[wp-hackers] Wordpress as a CMS

Mike Schinkel mikeschinkel at newclarity.net
Mon Dec 21 19:05:27 UTC 2009


On Dec 21, 2009, at 9:34 AM, Brad Williams wrote:
> I fail to see the difference between storing your data in a meta table vs. a
> custom table?  After a few thousands records wouldn't your custom table
> suffer the same consequences as a meta table?  Ultimately it comes down to
> your server setup and what it can handle, not what table you store the data
> in.

Relational databases were optimized to work relationally not key-value pairs.  Index performance slows down when dealing with large numbers of records and the meta table approach typically adds an order of magnitude more records. Each meta value is another meta record you have to loop through to collect the data for a post. With a high traffic website this might be significant.

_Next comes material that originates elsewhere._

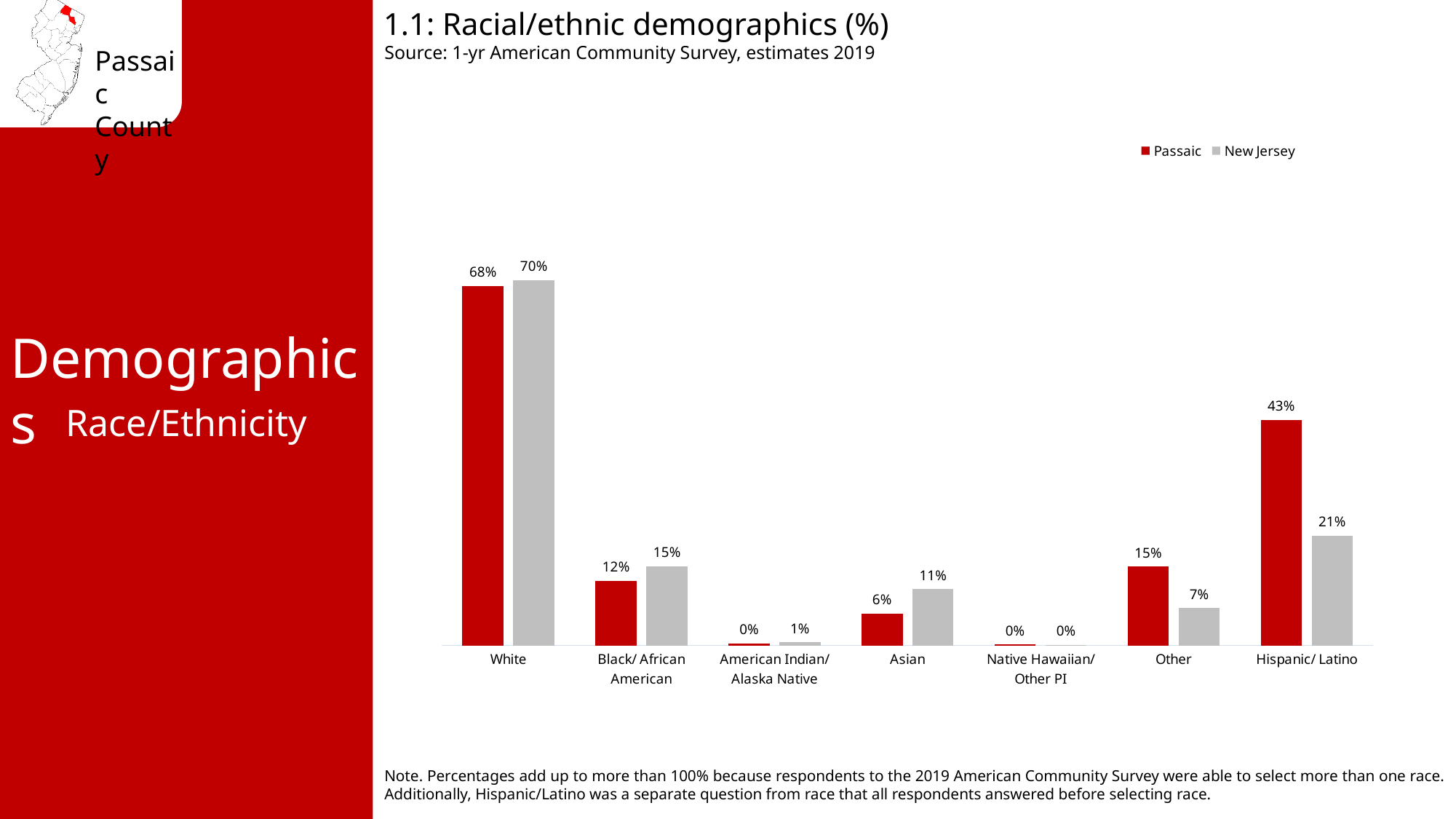
What kind of chart is shown? Bar chart Which category has the highest New Jersey value? White What is the Passaic value for White? 68% What is the difference between the New Jersey and Passaic values for Asian? 5% What is the New Jersey value for Other? 7% Which category has the highest Passaic value? White What is the New Jersey value for Hispanic/ Latino? 21% How many series does the legend list? 2 How many categories are shown on the x axis? 7 What is the Passaic value for Asian? 6% Which is larger for Other: the Passaic value or the New Jersey value? Passaic What is the difference between the Passaic and New Jersey values for Hispanic/ Latino? 22%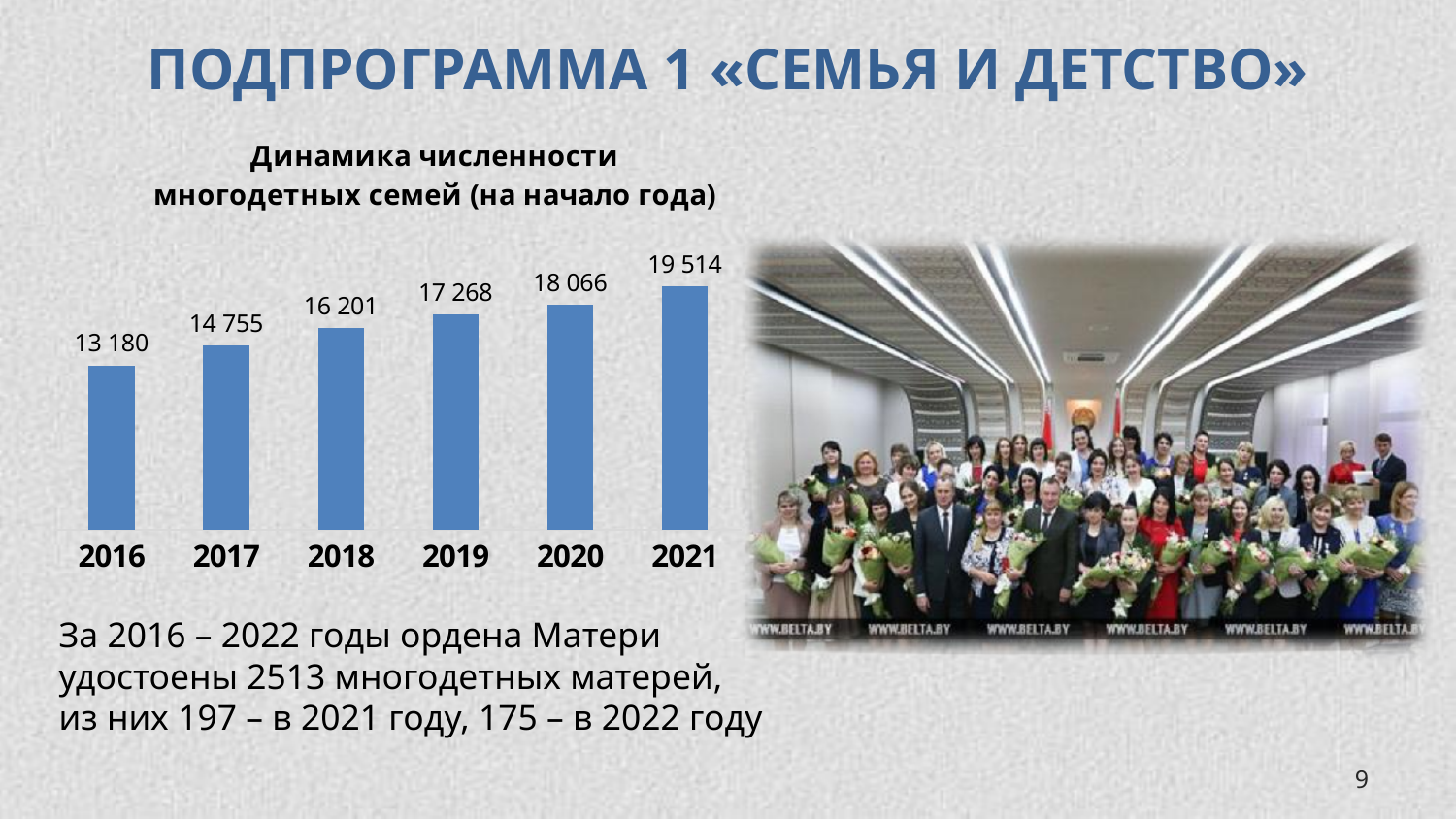
What is the value shown for 2021? 19 514 What is the value shown for 2019? 17 268 Which is larger, the value for 2018 or the value for 2020? 2020 Which year has the lowest value? 2016 How many years are shown on the chart? 6 Which year has the highest value? 2021 What is the title of the chart? Динамика численности многодетных семей (на начало года) What is the value shown for 2016? 13 180 What is the difference between the values for 2017 and 2016? 1 575 Do the values rise or fall from 2016 to 2021? Rise What kind of chart is shown on the slide? Bar chart What is the difference between the values for 2021 and 2016? 6 334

Meta records also store their "structure" with each record, i.e. the "key" in the "key-value" pair.  Relational tables store the structure only once so meta records are much more space efficient, especially if the records are using integer primary and foreign keys.

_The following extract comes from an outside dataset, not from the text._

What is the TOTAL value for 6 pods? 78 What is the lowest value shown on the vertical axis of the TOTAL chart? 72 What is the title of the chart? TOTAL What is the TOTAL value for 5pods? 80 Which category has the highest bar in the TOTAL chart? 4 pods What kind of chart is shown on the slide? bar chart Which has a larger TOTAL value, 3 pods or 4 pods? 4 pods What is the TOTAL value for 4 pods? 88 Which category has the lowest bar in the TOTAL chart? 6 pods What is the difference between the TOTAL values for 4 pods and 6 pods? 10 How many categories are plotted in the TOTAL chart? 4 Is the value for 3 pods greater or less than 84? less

Another consideration is that certain types of join queries are much more complex or even impossible with meta tables. Let's say you want to do a query for posts that represent real estate properties and have the three meta values type, price, and city:

SELECT 
	post.ID, 
	post.ID, 
	post.post_title, 
	type.meta_value AS type, 
	price.meta_value AS price, 
	city.meta_value AS city
FROM 
  wp_posts post 
  INNER JOIN wp_postmeta city ON city.post_id = post.ID
  INNER JOIN wp_postmeta price ON price.post_id = post.ID
  INNER JOIN wp_postmeta type ON type.post_id = post.ID
WHERE 
  city.meta_key='city' AND city.meta_value='Atlanta' AND 
  type.meta_key='type' AND type.meta_value='condo' AND 
  price.meta_key='price' AND price.meta_value<250000

That's four joins with 6 criteria on string keys and a more complex query.  Now let's look at a custom table approach:

SELECT 
	post.ID, 
	post.ID, 
	post.post_title, 
	prop.type, 
	prop.price, 
	prop.city
FROM 
  wp_posts post 
  INNER JOIN wp_custom_property prop ON prop.post_id = post.ID
WHERE 
  prop.city.meta_value='Atlanta' AND 
  prop.type.meta_value='condo' AND 
  prop.price<250000

That's two joins with 3 criteria on 2 string keys and one numeric key on a simpler query.  Not only is the query much easier to read thus easier to maintain but it also will perform a lot better for a large number of records.

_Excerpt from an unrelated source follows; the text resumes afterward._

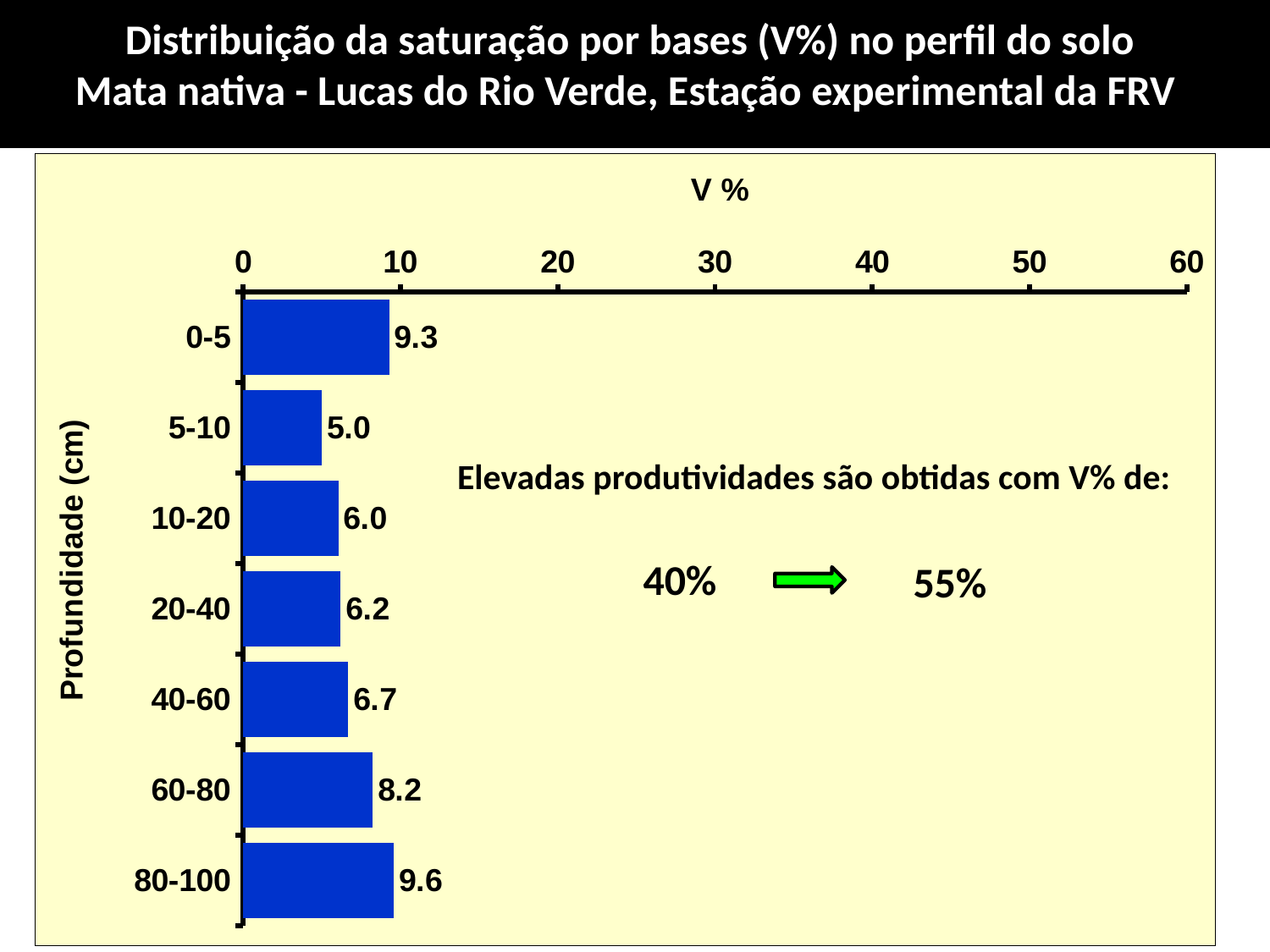
How many depth categories are shown in the chart? 7 What is the V% value for the 40-60 cm depth? 6.7 What is the V% value for the 80-100 cm depth? 9.6 Which has a larger V% value, the 60-80 cm depth or the 20-40 cm depth? 60-80 Is the V% value for the 0-5 cm depth greater or less than 10? less What is the V% value for the 5-10 cm depth? 5.0 What is the difference between the V% values for 80-100 cm and 5-10 cm? 4.6 What is the label of the vertical axis of the chart? Profundidade (cm) What is the V% value for the 0-5 cm depth? 9.3 Which depth has the highest V% value? 80-100 Which depth has the lowest V% value? 5-10 What kind of chart is shown on the slide? bar chart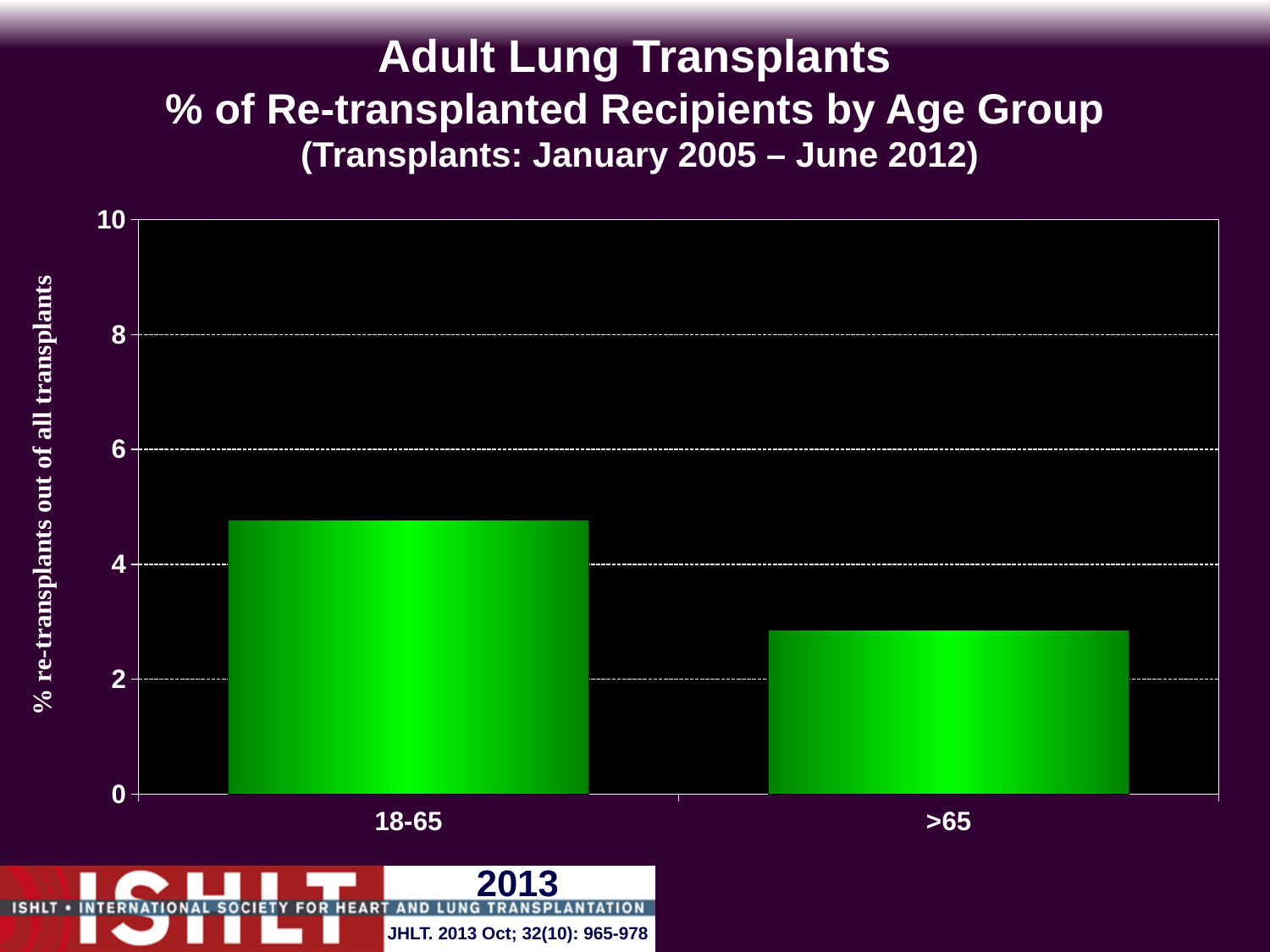
What is the label of the y axis? % re-transplants out of all transplants Is the value for the 18-65 age group greater or less than 4? greater Do the values rise or fall moving from the 18-65 group to the >65 group along the x axis? fall Which has a larger % of re-transplants, the 18-65 group or the >65 group? 18-65 Is the value for the >65 age group greater or less than 2? greater How many age group categories are plotted on the chart? 2 What kind of chart is shown on the slide? bar chart Which age group has the lowest % of re-transplants out of all transplants? >65 Is the value for the >65 age group greater or less than 4? less What time period of transplants does the chart title say is covered? January 2005 – June 2012 Which age group has the highest % of re-transplants out of all transplants? 18-65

Now, I haven't even started to explain how ugly it gets if you need to have multiple levels of relationships, i.e. if you had a "post type" of "City" and you were instead doing the same query but this time instead of for city name you used city population greater than 5 million.

Does that maybe explain why there really is a difference between the two architectures?  

Point of note: What I'd really like to see is to have meta tables available for the simple cases and for sites that don't expect a large number of records or custom fields but the *option* built into WordPress to switch to relational tables when needed, with migration tools between the two.